What will eventually be the result of integration of multiple omic approaches? The authors suggest:
With the increasing availability of various omic maps, more studies are likely to employ multidimensional integration of omic data. Over time, it should become increasingly clear whether a global correlation of omic datasets applies to different systems and modules and how biological hypotheses can be formulated based on data integration.

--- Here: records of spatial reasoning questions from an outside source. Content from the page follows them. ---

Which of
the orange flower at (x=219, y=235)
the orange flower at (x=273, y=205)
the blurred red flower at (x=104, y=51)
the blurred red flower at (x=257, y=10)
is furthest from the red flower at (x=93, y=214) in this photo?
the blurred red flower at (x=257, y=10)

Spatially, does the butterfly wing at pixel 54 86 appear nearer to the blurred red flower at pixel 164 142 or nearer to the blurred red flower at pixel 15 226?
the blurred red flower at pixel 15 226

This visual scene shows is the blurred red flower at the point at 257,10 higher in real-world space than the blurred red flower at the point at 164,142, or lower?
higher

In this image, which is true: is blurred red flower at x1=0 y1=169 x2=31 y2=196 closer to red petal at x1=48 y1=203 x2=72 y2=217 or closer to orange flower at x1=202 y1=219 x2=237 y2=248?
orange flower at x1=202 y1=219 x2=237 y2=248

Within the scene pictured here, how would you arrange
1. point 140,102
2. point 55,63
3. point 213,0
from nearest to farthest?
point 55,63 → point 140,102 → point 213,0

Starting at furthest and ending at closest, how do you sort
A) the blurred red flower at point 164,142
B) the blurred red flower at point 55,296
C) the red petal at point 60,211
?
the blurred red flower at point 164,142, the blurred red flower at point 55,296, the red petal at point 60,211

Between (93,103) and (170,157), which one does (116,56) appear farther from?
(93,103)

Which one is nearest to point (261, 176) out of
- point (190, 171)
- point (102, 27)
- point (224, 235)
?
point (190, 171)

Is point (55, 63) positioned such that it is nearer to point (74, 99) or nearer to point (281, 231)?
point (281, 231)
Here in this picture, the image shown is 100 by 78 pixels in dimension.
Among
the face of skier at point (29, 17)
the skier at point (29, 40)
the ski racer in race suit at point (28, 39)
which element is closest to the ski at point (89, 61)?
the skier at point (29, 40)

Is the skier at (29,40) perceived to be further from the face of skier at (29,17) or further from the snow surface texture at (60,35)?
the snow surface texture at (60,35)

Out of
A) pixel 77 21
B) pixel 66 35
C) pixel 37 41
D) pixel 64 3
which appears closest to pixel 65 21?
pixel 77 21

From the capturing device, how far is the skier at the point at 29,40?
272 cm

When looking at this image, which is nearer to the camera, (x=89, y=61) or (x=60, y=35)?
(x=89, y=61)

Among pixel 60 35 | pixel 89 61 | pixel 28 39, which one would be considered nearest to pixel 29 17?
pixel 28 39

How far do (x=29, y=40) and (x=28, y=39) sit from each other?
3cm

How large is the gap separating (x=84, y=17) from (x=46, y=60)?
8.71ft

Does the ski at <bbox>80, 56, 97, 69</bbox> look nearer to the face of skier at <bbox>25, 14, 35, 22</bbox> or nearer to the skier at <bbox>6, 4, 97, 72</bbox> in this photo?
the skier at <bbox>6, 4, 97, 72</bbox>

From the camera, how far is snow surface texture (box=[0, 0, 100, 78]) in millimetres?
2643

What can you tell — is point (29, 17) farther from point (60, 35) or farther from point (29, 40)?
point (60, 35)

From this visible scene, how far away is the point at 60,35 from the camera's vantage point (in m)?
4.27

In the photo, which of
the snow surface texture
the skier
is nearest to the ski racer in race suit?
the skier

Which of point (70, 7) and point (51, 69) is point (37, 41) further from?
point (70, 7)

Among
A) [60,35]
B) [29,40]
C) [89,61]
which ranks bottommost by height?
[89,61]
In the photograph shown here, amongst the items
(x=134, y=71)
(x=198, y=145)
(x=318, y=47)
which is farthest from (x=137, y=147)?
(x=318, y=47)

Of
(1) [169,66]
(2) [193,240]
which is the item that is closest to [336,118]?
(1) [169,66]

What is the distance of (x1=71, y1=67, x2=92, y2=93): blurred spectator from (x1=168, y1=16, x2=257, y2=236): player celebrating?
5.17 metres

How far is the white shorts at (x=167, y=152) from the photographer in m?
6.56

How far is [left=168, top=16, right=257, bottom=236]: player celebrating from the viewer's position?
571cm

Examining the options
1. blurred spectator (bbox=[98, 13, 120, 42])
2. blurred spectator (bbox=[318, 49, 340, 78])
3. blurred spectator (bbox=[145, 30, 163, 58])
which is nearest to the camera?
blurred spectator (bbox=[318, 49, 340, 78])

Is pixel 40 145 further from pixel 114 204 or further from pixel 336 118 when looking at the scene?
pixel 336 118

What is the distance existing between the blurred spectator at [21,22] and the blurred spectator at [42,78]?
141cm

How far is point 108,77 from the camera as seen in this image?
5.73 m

"[T]o provide visualization of integrated omic data", various "bioinformatic tools are being developed. For example, expression correlation of two genes encoding potentially interacting proteins can be visualized in webaccessible protein–protein interaction networks. [...] [B]ecause omic datasets are being constantly updated, visualization tools should allow the incorporation of constantly evolving data."
The authors conclude:
We propose that such data integration can be further applied to examine the topology of biological networks, to provide information on directionality of interactions, and to create wiring diagrams that better depict the functional outcome of component–component relationships. Together, these strategies should facilitate a systems approach to modular biology. [...] By applying a single omic approach, the knowledge of a system can be expanded from a single gene to a network of genes, which can be regarded as a basic model for the system. When genes or proteins in this network are systematically disrupted, responses from other parts of the network can be recorded and the data obtained can be incorporated into the basic model. [...] Real-life biological systems might contain more components and the wiring diagrams that depict the relationships between these components could be much more complex than currently appreciated. Also, the information available for biological systems is increasing as more omic datasets become available. Thus, HT data integration is needed in systems biology approaches, which should be achieved by the use of computational tools that apply the principles and methodologies discussed here to multiple sets of omic information in a dynamic manner. The biological networks or wiring diagrams modeled in this manner should shed light on the complexity of biological systems.